» **GIVEN EXERCISE**: Gather every line of the data below that contains the word "left", and copy each one in full.
- - - -
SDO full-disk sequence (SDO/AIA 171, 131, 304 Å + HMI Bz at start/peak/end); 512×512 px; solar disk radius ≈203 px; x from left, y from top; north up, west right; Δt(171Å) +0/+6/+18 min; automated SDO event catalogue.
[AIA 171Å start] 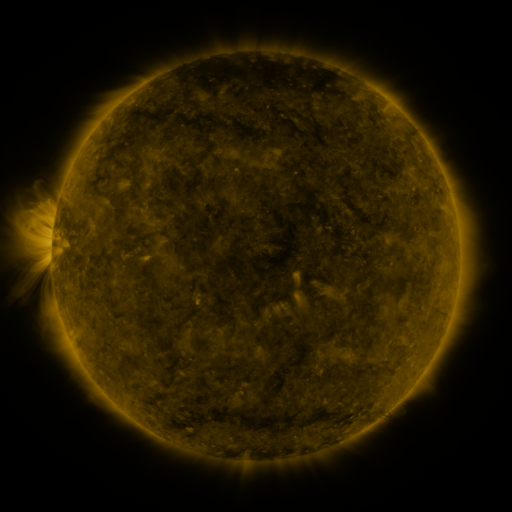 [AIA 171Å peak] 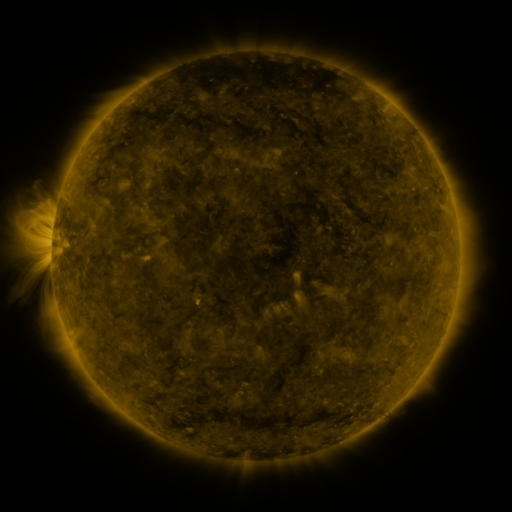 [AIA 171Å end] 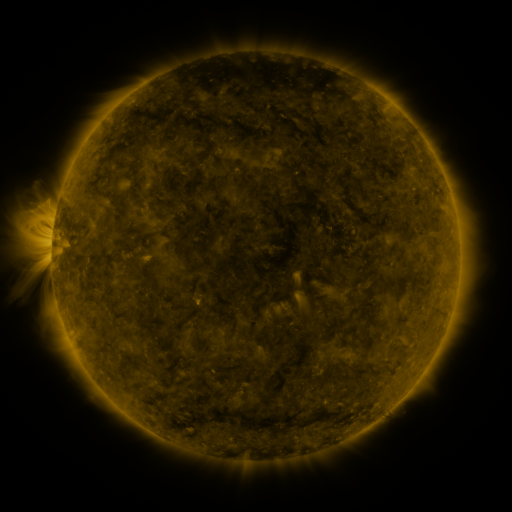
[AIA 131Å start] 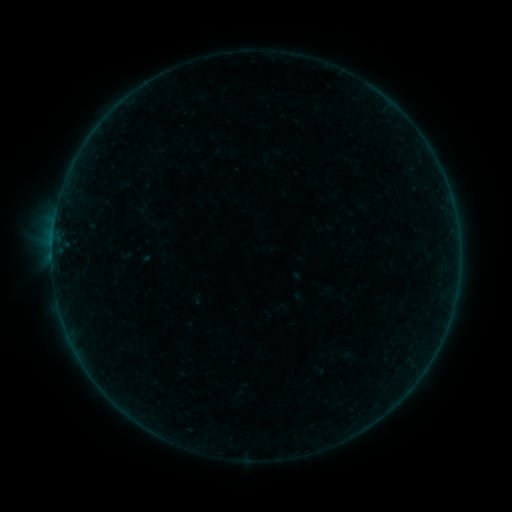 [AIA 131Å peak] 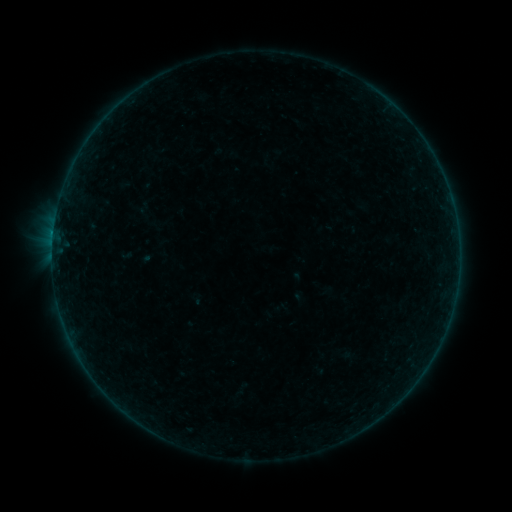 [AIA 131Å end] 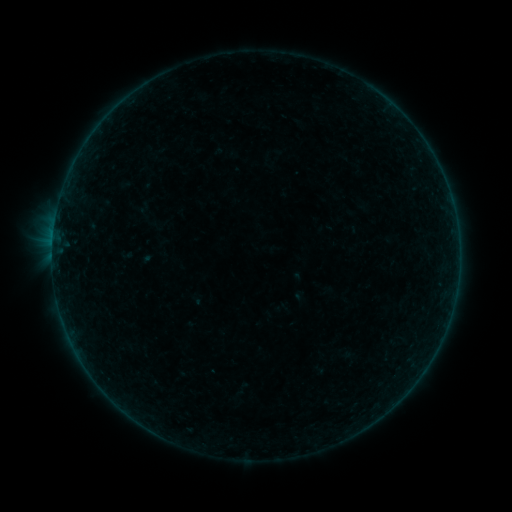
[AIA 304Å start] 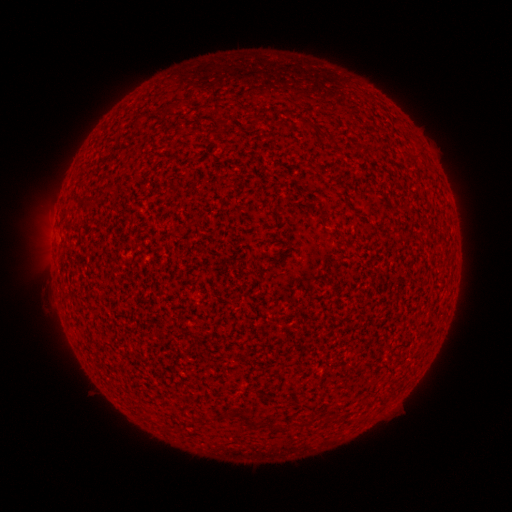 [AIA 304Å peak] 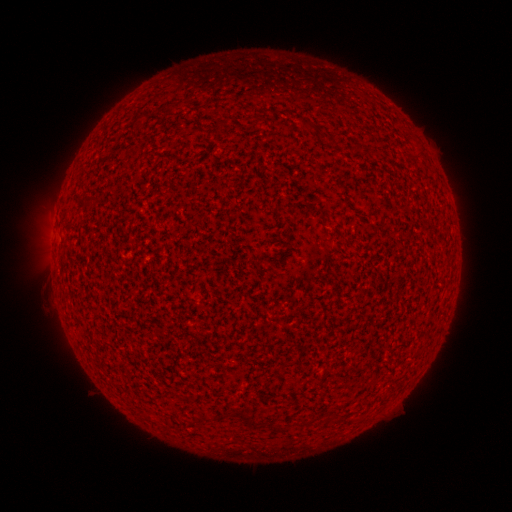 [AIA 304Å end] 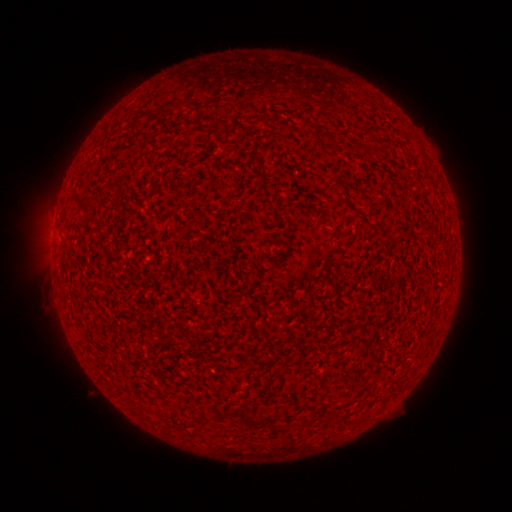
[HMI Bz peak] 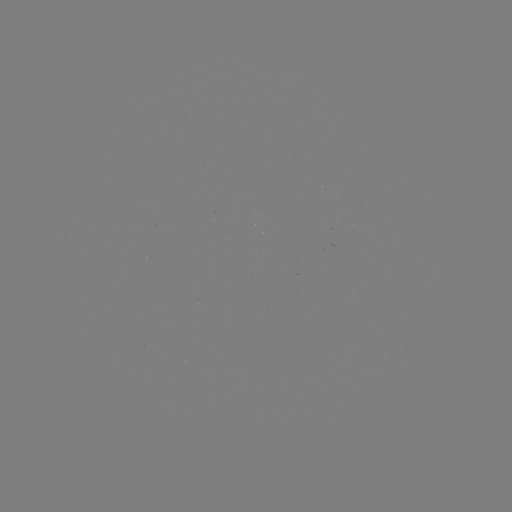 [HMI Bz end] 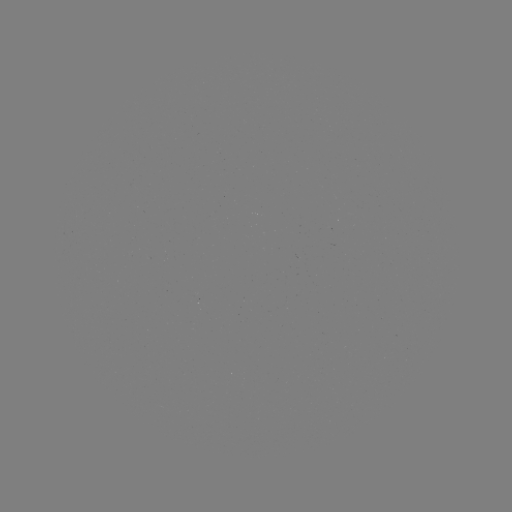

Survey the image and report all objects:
- - - -
» **SOLUTION TO THIS TASK**:
SDO full-disk sequence (SDO/AIA 171, 131, 304 Å + HMI Bz at start/peak/end); 512×512 px; solar disk radius ≈203 px; x from left, y from top; north up, west right; Δt(171Å) +0/+6/+18 min; automated SDO event catalogue.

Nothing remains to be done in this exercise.